◆ Aim 1
Reproduce a portion of the telescope passage below, beginning at the words "A simple way" and stopping after the words "flashlight's light beam.".
◆ Aim 2
According to the telescope passage below, what nickname was given to the largest telescope Lord Rosse built?
◆ Aim 3
Write the next part of the passage about telescopes below, picking up right after its final sentence.

◆ Source
***
A simple way to simulate the effects of the Earth's turbulent atmosphere
upon starlight is to use a hairdryer to blow a stream of
hot, moving air into a flashlight's light beam.
Students might also enjoy researching the trials and
tribulations of Lord Rosse, an Irish nobleman who in the 19th century
built several large telescopes on his estate in Ireland. The largest,
a 72-inch (1.8-meter) reflecting telescope, was nicknamed the "Leviathan
of Parsonstown." It was the largest telescope in the world from
1845 until 1917, but it was not usable on many nights of the year
because of the Ireland's weather. His example became a major lesson
for astronomers about where — and where not — to locate large
400 Years of the Telescope focuses in particular on Mauna
Kea, a 14,000-ft high observatory on the big island of Hawaii,
one of the optimal places on Earth for astronomy. The good news about
setting up a telescope on Mauna Kea is that it is situated above
nearly three miles of the Earth's atmosphere. At the same time, this
elevation is bad news for astronomers: the air is thin and
breathing is difficult. Suggest that your students read
about the challenges of traveling at such altitudes and then
discuss what it is like for the astronomers and technicians who work
at the highest observatories on Earth.
Understanding the notion of the expanding universe can be very challenging, especially for younger students. This topic is often best left until high school or college, although many middle school students who read or watch television shows about astronomy get curious about it early.
***
◆ Stored rows

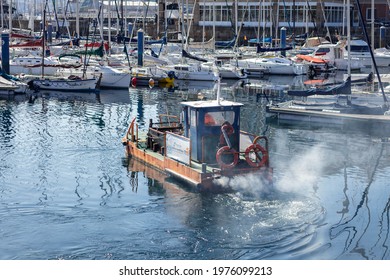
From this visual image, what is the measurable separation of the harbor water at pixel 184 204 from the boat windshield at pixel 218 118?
1.97 metres

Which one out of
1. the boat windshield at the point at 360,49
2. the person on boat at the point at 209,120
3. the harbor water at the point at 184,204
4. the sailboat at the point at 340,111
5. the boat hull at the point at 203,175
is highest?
the boat windshield at the point at 360,49

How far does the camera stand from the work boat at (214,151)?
22.2 meters

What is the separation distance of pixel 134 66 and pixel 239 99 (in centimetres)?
1609

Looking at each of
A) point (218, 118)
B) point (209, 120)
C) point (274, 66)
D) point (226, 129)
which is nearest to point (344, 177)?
point (226, 129)

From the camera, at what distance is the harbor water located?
58.6 feet

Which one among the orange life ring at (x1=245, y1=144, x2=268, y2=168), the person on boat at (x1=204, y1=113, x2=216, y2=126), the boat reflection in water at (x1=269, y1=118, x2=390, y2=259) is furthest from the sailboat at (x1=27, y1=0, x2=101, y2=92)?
the orange life ring at (x1=245, y1=144, x2=268, y2=168)

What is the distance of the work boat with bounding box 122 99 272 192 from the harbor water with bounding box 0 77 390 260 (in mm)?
363

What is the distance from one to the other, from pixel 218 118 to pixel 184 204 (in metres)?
3.06

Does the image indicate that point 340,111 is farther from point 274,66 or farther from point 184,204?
point 274,66

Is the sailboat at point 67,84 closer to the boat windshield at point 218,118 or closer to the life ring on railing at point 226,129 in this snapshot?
the boat windshield at point 218,118

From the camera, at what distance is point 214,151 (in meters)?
23.2

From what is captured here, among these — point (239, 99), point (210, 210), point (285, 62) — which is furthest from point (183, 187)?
point (285, 62)

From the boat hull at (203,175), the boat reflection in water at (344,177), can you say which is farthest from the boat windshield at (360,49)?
the boat hull at (203,175)

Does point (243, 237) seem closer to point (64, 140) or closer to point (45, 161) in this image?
point (45, 161)
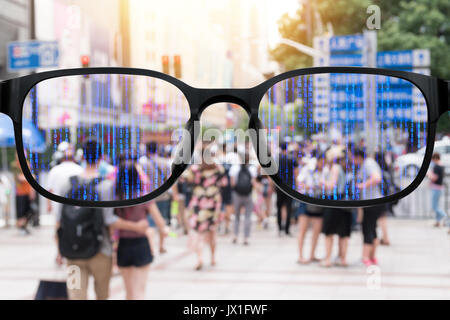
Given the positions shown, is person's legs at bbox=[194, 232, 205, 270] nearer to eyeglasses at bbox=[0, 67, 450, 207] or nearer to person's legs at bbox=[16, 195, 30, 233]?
person's legs at bbox=[16, 195, 30, 233]

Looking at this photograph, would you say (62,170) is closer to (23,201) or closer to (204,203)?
(204,203)

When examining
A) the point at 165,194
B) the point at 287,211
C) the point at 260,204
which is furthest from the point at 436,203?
the point at 165,194

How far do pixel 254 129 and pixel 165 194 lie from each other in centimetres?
173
***
◆ Task answer 1
A simple way to simulate the effects of the Earth's turbulent atmosphere
upon starlight is to use a hairdryer to blow a stream of
hot, moving air into a flashlight's light beam.

◆ Task answer 2
It was nicknamed the "Leviathan of Parsonstown."

◆ Task answer 3
You can have students begin by reading our introductory essay, The
Expanding Universe. A key idea, emphasized there and in the film, is
that the Big Bang is not an explosion of material in a pre-existing space.
Instead, it is an explosion of space, time, matter, and energy. When we observe
the galaxies moving apart, it is because space itself continues
to stretch. The notion of space somehow stretching and changing is a mind-boggling
notion; you can assure students that scientists took a while to get used
to it, as well.
Engage your students in the little experiment that Alex Filippenko (the Berkeley
astronomer) suggests in the show, stretching a rubber strap or band with
small galaxy shapes attached to it and watching how the galaxies separate as
you stretch the strap. Alternatively, glue some specks of glitter, or
even small flakes of cereal, to a balloon, blow it up and observe how
the specks separate as the balloon stretches. The farther apart two specks
are, the more balloon there is between them to stretch, and the faster they
will be seen to move apart. This relationship between distance and speed of
separation is what astronomers call Hubble's Law.
Students may also enjoy learning more about Edwin Hubble who
had to defy his family to become an astronomer since his father did not think
astronomy was a respectable profession. Your students might be amused to learn
that Hubble spent some time as a high school teacher and coach before returning
to graduate school and earning an astronomy degree. He also was a Rhodes scholar,
studying in England in the same way President Bill Clinton did much
later. An excellent book about Hubble's life is Edwin
Hubble: Mariner of the Nebulae by Gale Christianson (1996, University
of Chicago Press).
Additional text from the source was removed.